## Brano del documento
● ● ● ● ● ● ●

La preoccupazione in questione e il conseguente dubbio alimentato sia in chi oggi è “occupato” sia in chi si trova in cassa integrazione sono collegati all’annunciato blocco dei licenziamenti che è in scadenza il prossimo 31 dicembre e che non verrà prorogato, anche se l’ultimo provvedimento normativo in materia Covid è in vigore fino al 31 gennaio.

E se il presidente di Assolombarda Alessandro Spada, in un’intervista al quotidiano La Stampa, ricorda che “l’Italia è l'unico Paese europeo in cui vige il blocco dei licenziamenti” e, tutto sommato, oggi si sta assistendo ad una graduale ripresa di alcuni comparti - pur registrando in altri molto affanno –, i sindacati levano gli scudi e mettono sul tavolo una serie di problematiche che passano da una necessaria riorganizzazione degli ammortizzatori sociali ai tanti sospetti legati al momento in cui finirà la cassa Covid.

● ● ● ● ● ● ●

## Estratto dei dati

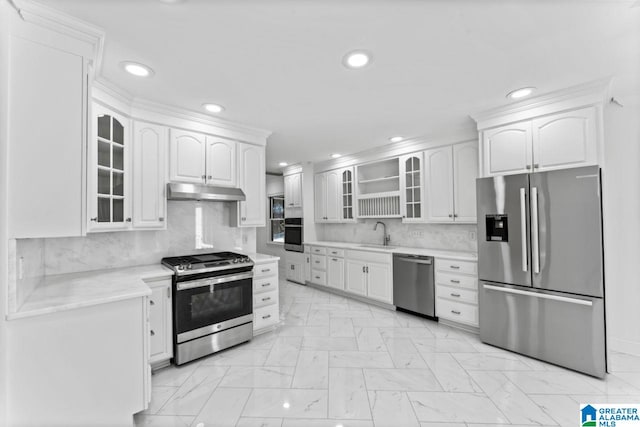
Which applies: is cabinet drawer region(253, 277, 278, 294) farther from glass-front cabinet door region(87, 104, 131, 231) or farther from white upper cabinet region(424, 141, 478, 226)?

● ● ● ● ● ● ●

## Consegna 1
Riporta tutto il brano sul blocco dei licenziamenti da "E se il presidente" fino a "la cassa Covid.".
## Consegna 2
Secondo il brano sul blocco dei licenziamenti, fino a quando resta in vigore l'ultimo provvedimento normativo in materia Covid?
## Consegna 3
Traduci in inglese questa frase del brano sul blocco dei licenziamenti: "La preoccupazione in questione e il conseguente dubbio alimentato sia in chi oggi è “occupato” sia in chi si trova in cassa integrazione sono collegati all’annunciato blocco dei licenziamenti che è in scadenza il prossimo 31 dicembre e che non verrà prorogato, anche se l’ultimo provvedimento normativo in materia Covid è in vigore fino al 31 gennaio."

## Risposta 1
E se il presidente di Assolombarda Alessandro Spada, in un’intervista al quotidiano La Stampa, ricorda che “l’Italia è l'unico Paese europeo in cui vige il blocco dei licenziamenti” e, tutto sommato, oggi si sta assistendo ad una graduale ripresa di alcuni comparti - pur registrando in altri molto affanno –, i sindacati levano gli scudi e mettono sul tavolo una serie di problematiche che passano da una necessaria riorganizzazione degli ammortizzatori sociali ai tanti sospetti legati al momento in cui finirà la cassa Covid.

## Risposta 2
Fino al 31 gennaio.

## Risposta 3
The concern in question and the resulting doubt, fueled both in those who are currently "employed" and in those who are in the wage supplementation scheme, are linked to the announced freeze on layoffs, which expires on December 31 and will not be extended, even though the latest Covid-related regulatory measure remains in force until January 31.